DATA FOR THE TASK →
::::

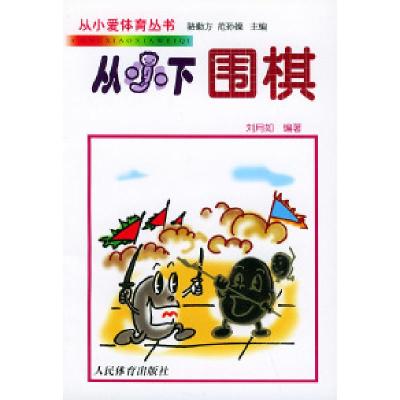 正版新书]从小下围棋——从小爱体育丛书刘月如9787500918981
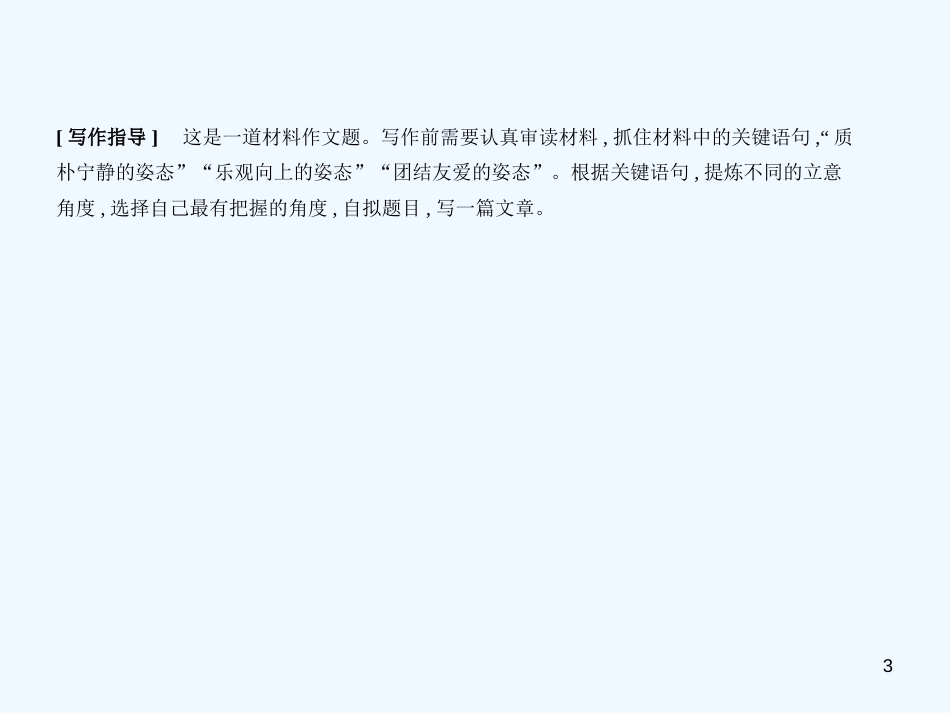 （河北专版）2018年中考语文总复习 第三部分 写作 专题十六 材料作文（试题部分）优质课件_第3页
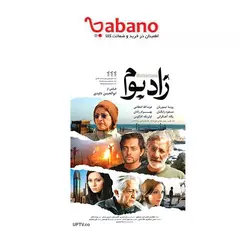 فیلم سینمایی زادبوم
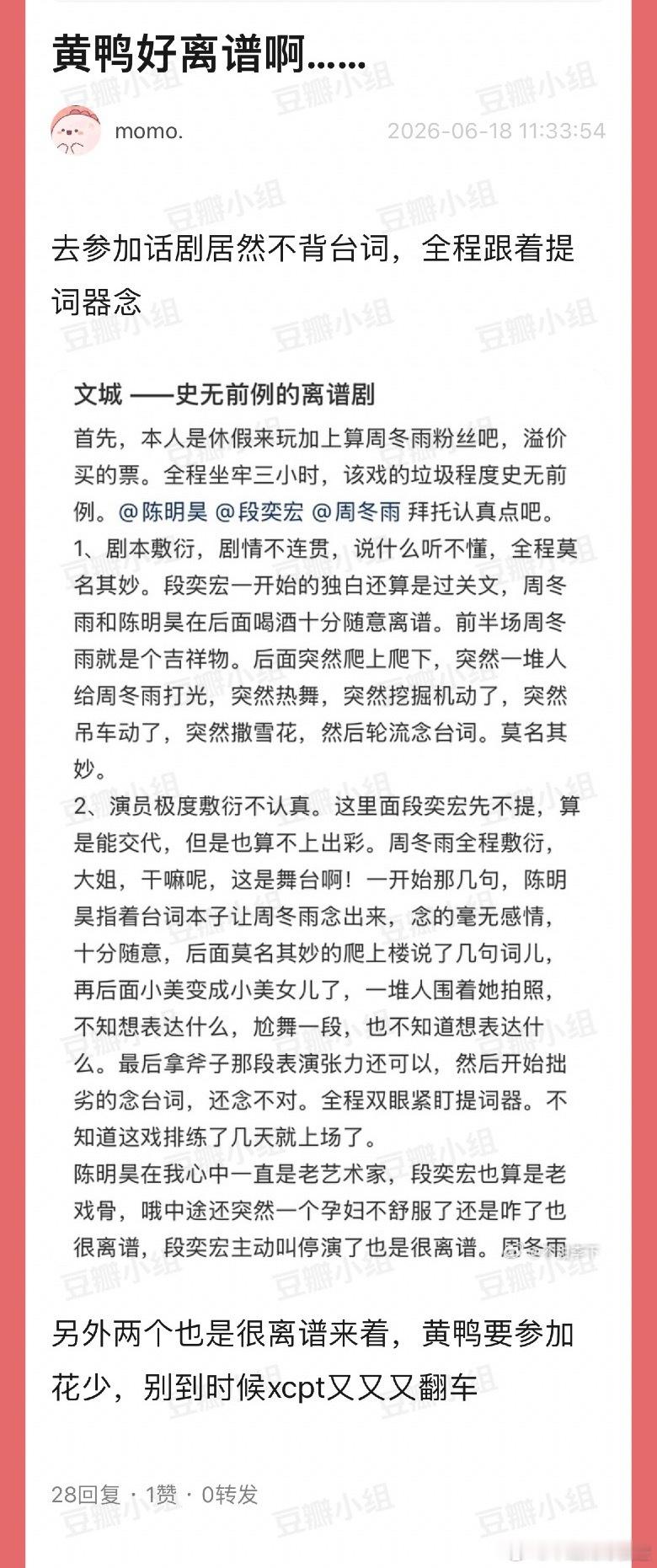 omg真的假的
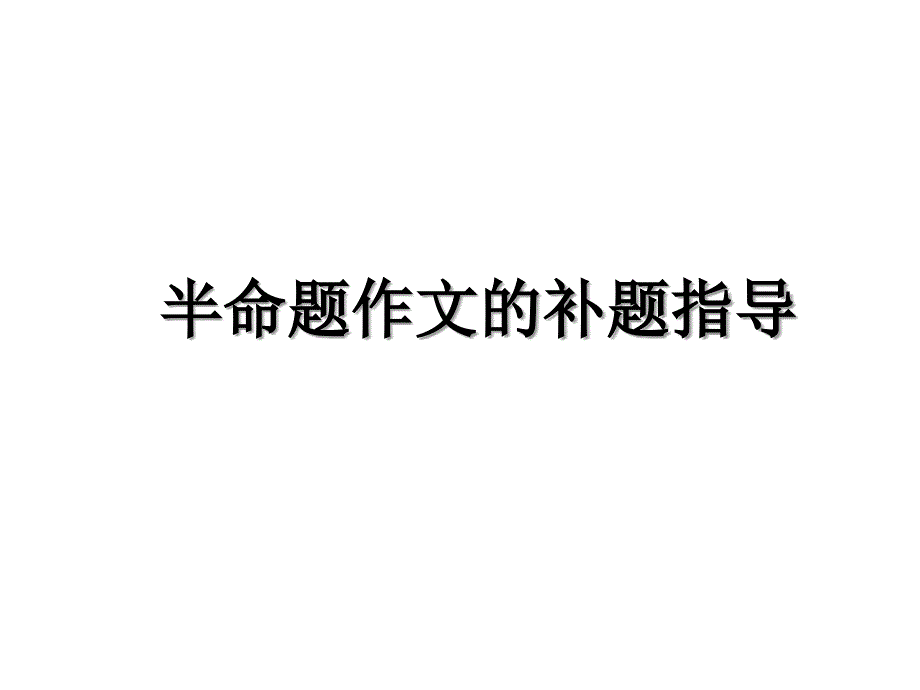 半命题作文的补题指导复习过程_第1页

::::

Please revise these lines by changing every "作文" to "文章" and keeping everything else the same. Leave the pictures out of your answer.

SOLUTION BELOW →
 正版新书]从小下围棋——从小爱体育丛书刘月如9787500918981
 （河北专版）2018年中考语文总复习 第三部分 写作 专题十六 材料文章（试题部分）优质课件_第3页
 فیلم سینمایی زادبوم
 omg真的假的
 半命题文章的补题指导复习过程_第1页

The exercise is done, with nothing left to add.